▸ What needs to be done: Please reproduce the personal account below word for word, starting with "If reading that" and going on through "evil things to happen to them.".

▸ Document:
● ● ● ●

I remember looking up into this man’s face and could not understand why he was smiling by causing me so much pain as I cried begging him to stop. The innocent 7 year old that I was could not make sense of it. Raping me once was not enough he continued to torture me and raped me again. It only got worse from there and I thought he was killing. The pain was the worst pain I have ever felt. I thought I was dying as I lay there on that bed as he tortured me. He let me live only to discover my underwear full of blood as panic, fear, and confusion filled my young mind thinking I was now going to die. He never laid a hand on me again after age 8 ½ because we moved.
Looking into the eyes of a loved one, someone I looked up to as a brother figure suddenly holding me down on a bed restraining my arms above my head and laughing in my face because all my fighting to get him off me was getting me nowhere. I didn’t understand at 13 what I did to deserve this. I cried and pleaded for him to leave me alone instead I endured 2 ½ hours of him on top of me sticking his fingers and tongue where they never belonged. It felt like the night would never end. It was the last time he ever laid a hand on me 2 years after it began.
If reading that made you angry you’re not alone. Who would not be angry hearing about a child hurt in such a brutal way? These two men forever changed my life. The anger, rage, and hatred I carried for years towards them consumed me and that led me down a very destructive path to self-injury, suicide attempt, and an eating disorder.
Staying angry was only hurting me and nobody else. These men could not feel my anger, rage, bitterness, and hatred I felt towards them and the longer I stayed angry the longer Satan’s wrath consumed me. I was going to bed every night angry at these men for the pain they caused me and wishing terrible things to happen to them. I was overcome by evil and now wishing evil things to happen to them.

● ● ● ●

Records from a set of spatial questions:
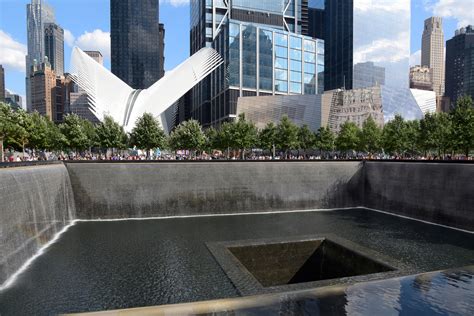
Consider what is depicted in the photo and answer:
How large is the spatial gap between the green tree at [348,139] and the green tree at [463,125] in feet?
64.8

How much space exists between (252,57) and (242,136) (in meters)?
49.5

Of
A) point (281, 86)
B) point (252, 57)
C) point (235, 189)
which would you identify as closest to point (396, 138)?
point (235, 189)

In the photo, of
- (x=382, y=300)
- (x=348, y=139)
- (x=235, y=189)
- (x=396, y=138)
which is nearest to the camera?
(x=382, y=300)

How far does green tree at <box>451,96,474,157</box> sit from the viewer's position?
3622cm

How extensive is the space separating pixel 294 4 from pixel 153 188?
117 metres

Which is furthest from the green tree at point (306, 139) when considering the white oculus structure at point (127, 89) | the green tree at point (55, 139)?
the green tree at point (55, 139)

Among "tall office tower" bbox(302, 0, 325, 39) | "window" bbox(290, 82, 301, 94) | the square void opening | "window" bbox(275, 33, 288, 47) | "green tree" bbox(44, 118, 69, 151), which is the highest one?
"tall office tower" bbox(302, 0, 325, 39)

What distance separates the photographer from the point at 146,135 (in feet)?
160

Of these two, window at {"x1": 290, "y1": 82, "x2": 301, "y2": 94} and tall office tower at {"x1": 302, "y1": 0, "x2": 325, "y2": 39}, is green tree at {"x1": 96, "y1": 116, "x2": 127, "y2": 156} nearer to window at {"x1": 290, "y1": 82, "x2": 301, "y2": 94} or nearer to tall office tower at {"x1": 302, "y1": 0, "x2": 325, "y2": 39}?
window at {"x1": 290, "y1": 82, "x2": 301, "y2": 94}

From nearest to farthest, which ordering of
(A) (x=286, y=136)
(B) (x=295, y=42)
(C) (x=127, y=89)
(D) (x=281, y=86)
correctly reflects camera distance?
(A) (x=286, y=136), (C) (x=127, y=89), (D) (x=281, y=86), (B) (x=295, y=42)

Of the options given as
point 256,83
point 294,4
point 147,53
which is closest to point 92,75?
point 256,83

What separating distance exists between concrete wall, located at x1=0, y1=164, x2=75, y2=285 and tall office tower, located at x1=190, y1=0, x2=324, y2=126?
2937 inches

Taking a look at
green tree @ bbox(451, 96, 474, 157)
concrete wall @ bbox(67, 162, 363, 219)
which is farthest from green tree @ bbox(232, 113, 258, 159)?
green tree @ bbox(451, 96, 474, 157)

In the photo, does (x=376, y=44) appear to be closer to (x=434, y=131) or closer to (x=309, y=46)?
(x=309, y=46)
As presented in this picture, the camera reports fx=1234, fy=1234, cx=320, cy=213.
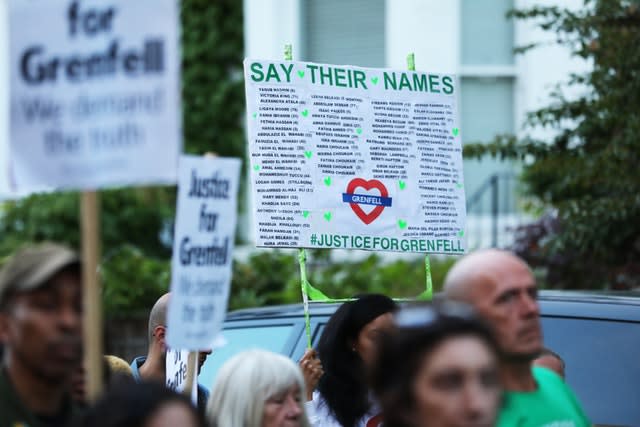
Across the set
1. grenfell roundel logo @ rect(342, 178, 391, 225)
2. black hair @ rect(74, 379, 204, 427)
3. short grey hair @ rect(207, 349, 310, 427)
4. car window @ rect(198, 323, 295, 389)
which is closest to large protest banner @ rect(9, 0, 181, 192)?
black hair @ rect(74, 379, 204, 427)

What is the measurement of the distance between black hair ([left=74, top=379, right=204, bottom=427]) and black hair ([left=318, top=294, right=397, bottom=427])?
217cm

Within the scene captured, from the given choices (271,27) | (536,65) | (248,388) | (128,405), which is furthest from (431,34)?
(128,405)

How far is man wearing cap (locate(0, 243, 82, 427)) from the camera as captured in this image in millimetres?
3072

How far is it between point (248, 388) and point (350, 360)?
1.47 m

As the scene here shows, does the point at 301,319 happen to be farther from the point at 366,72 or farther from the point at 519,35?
the point at 519,35

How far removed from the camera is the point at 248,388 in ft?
12.8

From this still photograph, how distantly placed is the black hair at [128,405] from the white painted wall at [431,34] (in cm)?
975

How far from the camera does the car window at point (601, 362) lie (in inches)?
200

● ● ● ●

▸ Response to this task:
If reading that made you angry you’re not alone. Who would not be angry hearing about a child hurt in such a brutal way? These two men forever changed my life. The anger, rage, and hatred I carried for years towards them consumed me and that led me down a very destructive path to self-injury, suicide attempt, and an eating disorder.
Staying angry was only hurting me and nobody else. These men could not feel my anger, rage, bitterness, and hatred I felt towards them and the longer I stayed angry the longer Satan’s wrath consumed me. I was going to bed every night angry at these men for the pain they caused me and wishing terrible things to happen to them. I was overcome by evil and now wishing evil things to happen to them.